E as eleições? Para mim são apenas isso. Eleições. Neste modelo sempre foram isso, um momento ilusório de que se estava discutindo o futuro com as pessoas. Mas agora estamos falando da ruptura absoluta com concessões mínimas que o capital fazia. Esse campo que saiu fortalecido na eleição independe do bolsonarismo para seguir com esta agenda. O Estado, mesmo mínimo, ainda será sempre lugar para ganharem dinheiro e fazer seus donos ganharem dinheiro. * Por fim, a pandemia de coronavirus quase não pesa na equação. Só serviu para acirrar a polarização com a extrema-direita, que ainda é útil ao neoliberalismo. Mesmos sem pandemia seriamos reprimidos nas ruas.
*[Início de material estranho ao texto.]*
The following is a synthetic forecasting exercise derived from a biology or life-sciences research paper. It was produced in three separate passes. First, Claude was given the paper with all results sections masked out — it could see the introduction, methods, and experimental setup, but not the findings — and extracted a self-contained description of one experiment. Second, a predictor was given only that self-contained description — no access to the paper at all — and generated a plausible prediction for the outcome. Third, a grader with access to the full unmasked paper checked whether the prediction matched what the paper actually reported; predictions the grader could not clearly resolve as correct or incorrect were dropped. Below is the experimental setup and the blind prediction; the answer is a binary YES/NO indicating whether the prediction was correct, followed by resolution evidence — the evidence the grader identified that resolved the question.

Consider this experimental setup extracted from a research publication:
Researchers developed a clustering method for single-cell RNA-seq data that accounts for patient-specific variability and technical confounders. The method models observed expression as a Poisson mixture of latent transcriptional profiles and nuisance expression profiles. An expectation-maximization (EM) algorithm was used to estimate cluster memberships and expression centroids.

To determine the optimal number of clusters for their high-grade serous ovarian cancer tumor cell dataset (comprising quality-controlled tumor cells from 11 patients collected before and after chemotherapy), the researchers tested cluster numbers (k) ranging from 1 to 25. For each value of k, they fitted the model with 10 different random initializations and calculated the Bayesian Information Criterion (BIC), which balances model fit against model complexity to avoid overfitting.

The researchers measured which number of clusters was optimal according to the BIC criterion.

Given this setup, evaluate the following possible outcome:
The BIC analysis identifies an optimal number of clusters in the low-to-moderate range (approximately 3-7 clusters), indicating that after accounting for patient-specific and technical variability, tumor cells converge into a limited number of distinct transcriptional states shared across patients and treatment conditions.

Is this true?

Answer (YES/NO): NO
Somos aqueles e aquelas que não acreditam nessa ideologia. Que achamos que os seres humanos, em sua imensa diversidade, são fruto da colaboração. Só chegaram até aqui porque na base da sociedade sempre houve solidariedade. E até na base estão impondo a regra de "Deus tem um plano só para você". * E antes de saírmos dizendo que há que dar formação política às massas, temos que fazer nossa própria formação política para esses novos tempos. Reforçar nossas convicções. Caso contrário não teremos nada a dizer e ninguém irá querer nos ouvir. * Enfim, se você chegou até aqui, obrigado. Se acha que estou errado, por favor, aponte meus erros.